When using a single photodetector form (Figure 1), at each shot, the electro-optic signal is mainly composed of the same signal (corresponding to the stretched laser pulse shape  $S_L(t)$ ), and the information on the electric field is usually a small modulation  $\epsilon(t)$  of  $S_L(t)$ . The signal at the ADC system's input has thus the form:

$$X(t) = (1 + \epsilon(t)) S_L(t), \qquad (2)$$

which means that, using a single photodetector, most of the ENOB of the ADC board would be used for recording the laser shape, and a only small fraction of the ENOB would be effectively used for recording the information  $\epsilon(t)$ . An effective solution consists of using a balanced photodetector, in order to subtract the signal S(t) before digitization, thus using the full ENOB of THERESA for recording the electro-optic signal  $\epsilon(t)$ . Two alternate strategies have been successfully tested, up to now using classical oscilloscopes:

- 1. One solution consists of subtracting the laser pulse shape  $S_L(t)$  at each shot. This technique has been tested at KARA,<sup>20</sup> for recording the Coulomb field of electron bunches, and at SOLEIL<sup>46</sup> for recording freely propagating THz pulses.
- 2. A second solution is based on the fact that the photonic front-end can provide two complementary signals. Subtracting these two signals, using a balanced detector, is thus also a natural solution, which has been implemented in several experiments.<sup>7, 47, 48</sup> One example of front-end with balanced detection is represented in Figure 9.



Figure 9: Detail of one of the photonic front-ends compatible with THERESA. A chirped laser pulse is modulated by the electric field under interest, using the Pockels effect in an electro-optic crystal. Then several layout options are possible. Here we display the version where the two outputs can be subtracted at the analog level.<sup>47,48</sup> THERESA is also expected to be compatible with the so-called DEOS scheme for achieving even larger bandwidth (see text and Reference<sup>49</sup>). Note that Brewster plates are optional and have the effect of increasing the sensitivity, typically by one order of magnitude.<sup>47</sup> Options that avoid the use of polarization maintaining (PM) fibers are also possible (see, e.g., Reference<sup>7</sup>).
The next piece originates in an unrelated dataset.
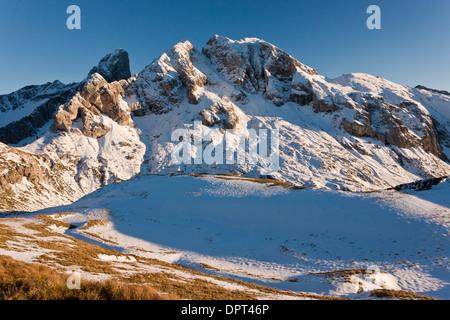 Looking across fresh autumn snow towards Monte Cernera (2657m), above the Giau Pass, Dolomites, Italy. - Stock Photo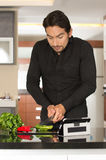 Handsome young modern man cooking healthy recipe Royalty Free Stock Images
YDFA: Ytterbium-doped amplifier, GaP Xtal: Gallium Phosphide crystal.

In addition, when the subtraction is performed between data coming from the same laser shot, the laser noise is naturally canceled out, which further increases the detectivity. Last but not least, specific developments have been performed in order to increase the electro-optic signal at the optical level. The interested reader will find the corresponding information in Reference.<sup>47</sup>

# 7.2 Foreseen integration of the Diversity Electro-Optic Sampling (DEOS) design, for recording THz signal over long time windows, and with high bandwidth

It is important to note that classical chirped pulse EO sampling suffers from a fundamental bandwidth limitation, when one output (or the difference between the two outputs) is recorded. It has been shown in the nineties<sup>50</sup> that the achievable temporal resolution is limited to:<sup>50</sup>

$$\tau_R \approx \sqrt{\tau_L \tau_w},\tag{3}$$

where  $\tau_L$  is the compressed laser pulse duration, and  $\tau_w$  is the duration of the stretched laser pulse at the electrooptic crystal (or equivalently the duration of the recording). However it has been also shown that it is possible to retrieve numerically the input THz signal with high temporal resolution (i) from the two outputs of the EO sampling system, and (ii) for special arrangements of the crystal and waveplate orientations. The method, called Diversity Electro-Optic Sampling (DEOS),<sup>49</sup> has been up to now demonstrated in designs using a different type of readout (that is based on a single-shot grating optical spectrum analyzer). However, we think that DEOS should be implementable also in the case of photonic time-stretch. In this case, we expect the time resolution (for the THz signal) to be limited by the laser pulse duration:

$$\tau_R = O(\tau_L),\tag{4}$$

or to be limited by the crystal or the electronics bandwidths, whichever comes first. This represents an important improvement with respect to the classical limitation of Eq. (3). As an illustration, using a 100 fs laser and a 10 ps recording window would limit the resolution  $\tau_R$  to values of the order of 1 ps using the classical (single output) arrangement, this issue being worse when the need acquisition window increases. In contrast, using DEOS, this limitation will be simply limited by the laser pulse duration (or the bandwidths of the crystal or electronics). THERESA should be able to integrate the DEOS algorithm in real time, by using the on-board FPGA. At each shot, for a recording on N points, the computing time is mainly needed for performing three Fast Fourier Transforms (over N points) – see Ref.<sup>49</sup> for details.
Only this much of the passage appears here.